Retail gold in Indonesia traditionally serves as an inflation and currency hedge, especially when volatility in the rupiah or CPI expectations rise. However, the recent drop in gram prices has shifted household allocation away from bullion. Industry data for Q3 2025 show a 4% contraction in retail gold sales volumes, while flows into time deposits, unit-linked insurance, and listed equities expanded. For the financial sector, this adjustment supports domestic liquidity and lowers the risk of sudden bullion import surges that could widen the current account deficit. Indonesia posted a preliminary current account surplus of 1.1% of GDP in Q3 2025, helped by reduced gold import demand and strong non-oil-and-gas export receipts.

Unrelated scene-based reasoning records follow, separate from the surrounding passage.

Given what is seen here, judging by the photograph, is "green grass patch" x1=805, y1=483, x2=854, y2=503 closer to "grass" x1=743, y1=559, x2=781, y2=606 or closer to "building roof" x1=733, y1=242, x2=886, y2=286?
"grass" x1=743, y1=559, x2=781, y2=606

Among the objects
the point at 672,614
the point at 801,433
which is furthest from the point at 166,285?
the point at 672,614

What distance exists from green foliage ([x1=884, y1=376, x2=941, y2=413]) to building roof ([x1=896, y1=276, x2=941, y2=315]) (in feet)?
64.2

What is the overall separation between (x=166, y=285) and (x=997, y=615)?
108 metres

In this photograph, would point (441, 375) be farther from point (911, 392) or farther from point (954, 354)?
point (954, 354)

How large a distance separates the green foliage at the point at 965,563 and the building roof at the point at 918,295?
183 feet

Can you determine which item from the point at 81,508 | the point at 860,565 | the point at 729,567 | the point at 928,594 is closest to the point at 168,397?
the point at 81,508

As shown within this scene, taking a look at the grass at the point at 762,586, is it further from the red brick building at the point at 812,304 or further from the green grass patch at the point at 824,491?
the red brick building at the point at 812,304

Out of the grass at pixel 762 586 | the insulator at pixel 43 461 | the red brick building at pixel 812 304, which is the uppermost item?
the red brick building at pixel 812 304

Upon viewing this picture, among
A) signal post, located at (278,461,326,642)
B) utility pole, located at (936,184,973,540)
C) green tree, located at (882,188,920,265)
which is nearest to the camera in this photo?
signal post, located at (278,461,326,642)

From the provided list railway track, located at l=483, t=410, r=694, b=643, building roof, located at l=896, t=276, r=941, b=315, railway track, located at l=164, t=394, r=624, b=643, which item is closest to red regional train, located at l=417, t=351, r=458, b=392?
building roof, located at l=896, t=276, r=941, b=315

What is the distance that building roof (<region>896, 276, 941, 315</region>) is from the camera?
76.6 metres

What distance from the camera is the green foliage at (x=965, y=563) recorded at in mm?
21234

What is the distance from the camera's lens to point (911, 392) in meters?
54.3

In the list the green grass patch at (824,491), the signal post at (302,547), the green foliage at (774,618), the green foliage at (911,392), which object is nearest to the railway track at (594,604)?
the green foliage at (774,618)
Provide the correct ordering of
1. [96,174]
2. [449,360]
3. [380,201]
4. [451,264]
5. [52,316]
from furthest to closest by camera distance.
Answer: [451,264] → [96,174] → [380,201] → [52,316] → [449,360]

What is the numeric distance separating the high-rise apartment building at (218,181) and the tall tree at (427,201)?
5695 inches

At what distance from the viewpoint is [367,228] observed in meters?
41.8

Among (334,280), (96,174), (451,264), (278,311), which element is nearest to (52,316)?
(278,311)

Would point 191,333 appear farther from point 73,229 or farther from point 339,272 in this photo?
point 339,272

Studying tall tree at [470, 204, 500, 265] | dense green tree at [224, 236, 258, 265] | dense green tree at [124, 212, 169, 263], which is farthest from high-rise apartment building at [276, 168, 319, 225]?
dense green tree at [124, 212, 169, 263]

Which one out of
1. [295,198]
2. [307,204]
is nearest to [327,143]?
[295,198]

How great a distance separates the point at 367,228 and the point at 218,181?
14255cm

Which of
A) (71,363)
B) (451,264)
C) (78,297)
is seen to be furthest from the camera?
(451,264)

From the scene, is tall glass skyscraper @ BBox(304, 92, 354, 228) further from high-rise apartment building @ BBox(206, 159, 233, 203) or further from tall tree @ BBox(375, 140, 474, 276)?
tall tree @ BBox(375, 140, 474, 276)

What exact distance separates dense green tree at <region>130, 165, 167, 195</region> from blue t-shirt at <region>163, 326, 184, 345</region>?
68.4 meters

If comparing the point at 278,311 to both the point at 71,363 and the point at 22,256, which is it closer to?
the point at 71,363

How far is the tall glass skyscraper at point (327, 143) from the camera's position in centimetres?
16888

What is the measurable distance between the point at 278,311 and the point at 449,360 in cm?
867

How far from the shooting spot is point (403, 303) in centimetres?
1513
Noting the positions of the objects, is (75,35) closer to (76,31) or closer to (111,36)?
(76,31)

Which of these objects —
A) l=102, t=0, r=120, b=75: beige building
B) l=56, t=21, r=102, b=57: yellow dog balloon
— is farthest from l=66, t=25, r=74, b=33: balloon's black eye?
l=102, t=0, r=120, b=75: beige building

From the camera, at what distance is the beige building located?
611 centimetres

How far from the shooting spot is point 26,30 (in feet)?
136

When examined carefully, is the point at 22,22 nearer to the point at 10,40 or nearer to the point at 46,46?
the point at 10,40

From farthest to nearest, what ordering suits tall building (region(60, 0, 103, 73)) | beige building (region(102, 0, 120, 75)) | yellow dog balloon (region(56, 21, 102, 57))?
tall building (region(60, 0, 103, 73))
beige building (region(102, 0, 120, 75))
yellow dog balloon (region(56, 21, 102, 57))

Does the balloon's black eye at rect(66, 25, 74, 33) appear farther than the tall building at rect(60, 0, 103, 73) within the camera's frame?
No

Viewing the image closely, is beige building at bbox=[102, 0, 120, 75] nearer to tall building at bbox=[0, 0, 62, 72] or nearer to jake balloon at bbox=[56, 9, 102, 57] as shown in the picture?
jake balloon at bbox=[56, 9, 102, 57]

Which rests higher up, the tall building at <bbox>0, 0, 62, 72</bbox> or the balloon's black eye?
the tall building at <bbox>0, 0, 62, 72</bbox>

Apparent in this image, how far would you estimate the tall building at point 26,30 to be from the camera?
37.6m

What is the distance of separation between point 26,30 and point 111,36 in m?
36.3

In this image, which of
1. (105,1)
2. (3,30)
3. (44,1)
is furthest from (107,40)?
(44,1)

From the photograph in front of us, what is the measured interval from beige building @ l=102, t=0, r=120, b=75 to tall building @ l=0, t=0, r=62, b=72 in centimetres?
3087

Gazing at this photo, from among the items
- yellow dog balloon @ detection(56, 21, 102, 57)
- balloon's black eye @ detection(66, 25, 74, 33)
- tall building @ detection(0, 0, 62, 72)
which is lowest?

From a market structure perspective, the decline in local gold prices coincided with relatively stable Indonesian sovereign yields—10-year government bonds traded at 6.8% in October 2025. This stability, in combination with rupiah appreciation and subdued inflation, has compressed risk premia and sustained investor appetite for rupiah-denominated assets. For global investors, these signals were visible in the iShares MSCI Indonesia ETF (EIDO), which attracted net inflows during the month, and in the relative underperformance of the VanEck Gold Miners ETF (GDX), reflecting a rotation from defensive commodity hedges to productive domestic assets. These trends align Indonesia with other emerging markets experiencing similar shifts in the wake of currency stabilization and real yield resilience.

Looking ahead, risks remain quantifiable and time-bound. A reversal in the rupiah—if it depreciates past 16,200 per USD—or a sharp rally in global gold prices above $2,200 per ounce would likely reignite retail hedging demand and push gram prices back above IDR 2,750,000. Historical sensitivity analysis suggests a 1% IDR depreciation can result in a 0.8% increase in local gold prices within a week. On the upside, if the rupiah remains firm, CPI stays below 3%, and the current account maintains a surplus, gold demand is likely to stagnate or contract, freeing up domestic savings for capital market expansion and supporting local asset valuations.

For market participants, indicators to monitor through Q1 2026 include the 24K gram price (targeting below IDR 2,600,000), USD/IDR exchange (maintaining above 15,800), 10-year bond yields (anchored below 7%), and current account balances (surplus >1% of GDP). These markers will confirm whether Indonesia’s household asset allocation continues its pivot from gold to financial instruments.